When you think of Baghdad, you think of...


Protestposter against the war - Protestposter against the war

Following the invasion of 2003 many of Iraq’s museums, art galleries, art school, in fact many tourist attractions celebrating culture, amongst others were closed. It has simply not been safe enough to open and bombings and terrorist activities have kept those doors closed.

The long running Iraqi art has prevailed though and Baghdad now hosts several dozen private galleries, up from the two galleries that existed in the city before the Saddam's years of embargo along with several state-owned galleries including the Saddam Center for Fine Arts.

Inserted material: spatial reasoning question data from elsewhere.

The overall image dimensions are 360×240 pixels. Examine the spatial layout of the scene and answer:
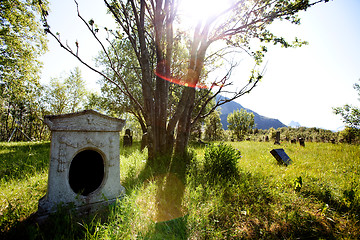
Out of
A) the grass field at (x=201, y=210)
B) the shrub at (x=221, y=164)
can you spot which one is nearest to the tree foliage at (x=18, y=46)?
the grass field at (x=201, y=210)

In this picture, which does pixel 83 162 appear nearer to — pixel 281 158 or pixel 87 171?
pixel 87 171

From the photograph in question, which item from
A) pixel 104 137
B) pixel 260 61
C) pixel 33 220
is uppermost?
pixel 260 61

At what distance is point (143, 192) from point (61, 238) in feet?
5.29

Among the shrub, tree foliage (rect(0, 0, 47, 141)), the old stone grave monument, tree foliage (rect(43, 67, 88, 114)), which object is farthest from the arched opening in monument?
tree foliage (rect(43, 67, 88, 114))

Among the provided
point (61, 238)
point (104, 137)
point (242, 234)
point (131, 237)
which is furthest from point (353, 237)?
point (104, 137)

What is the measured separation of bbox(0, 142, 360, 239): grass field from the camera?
2309 millimetres

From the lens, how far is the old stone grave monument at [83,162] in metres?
2.56

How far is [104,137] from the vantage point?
3084mm

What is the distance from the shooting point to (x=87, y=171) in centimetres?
337

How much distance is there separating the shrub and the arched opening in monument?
8.85 ft

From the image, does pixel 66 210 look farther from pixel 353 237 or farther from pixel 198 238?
pixel 353 237

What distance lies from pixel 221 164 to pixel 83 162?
3.61 meters

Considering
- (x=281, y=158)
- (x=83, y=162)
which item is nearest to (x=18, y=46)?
(x=83, y=162)

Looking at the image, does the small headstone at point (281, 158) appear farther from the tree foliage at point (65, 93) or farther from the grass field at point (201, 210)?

Universities have been affected too, along with other institutes of education such as schools and art schools. It is often too dangerous to move around the cites to attend, however Baghdad is the most important centre of learning in Iraq with the University of Baghdad (established in 1957), al-Mustansiriyya University (established in 1963) and the University of Technology (established in 1974).

There are more than 1,000 primary schools in the Baghdad governorate, hundreds of intermediate and secondary schools, several vocational schools, technical institutes, and in addition to the three universities, the al-Bakr Military Academy.

Institutions offering cultural education in Baghdad include the Academy of Music, Institute of Fine Arts and the Music and Ballet School Baghdad.

Baghdad is also home to a number of museums which housed artifacts and relics of ancient civilizations. Sadly, many of these were stolen, and the museums looted, during the widespread chaos immediately after U.S. forces entered the city.

A concrete case
The Baghdad Zoo was the largest zoo in the Middle East. Within eight days following the 2003 invasion, however, only 35 of the 650 to 700 animals in the facility survived. This was a result of theft of some animals for human food, and starvation of caged animals that had no food or water. Survivors included larger animals like lions, tigers, and bears. Notwithstanding the chaos brought by the invasion, South African Lawrence Anthony and some of the zoo keepers cared for the animals and fed the carnivores with donkeys they had bought locally. Eventually, Paul Bremer, Viceroy of Iraq from May 11, 2003 to June 28, 2004 ordered protection of the zoo and U.S. engineers helped to reopen the facility.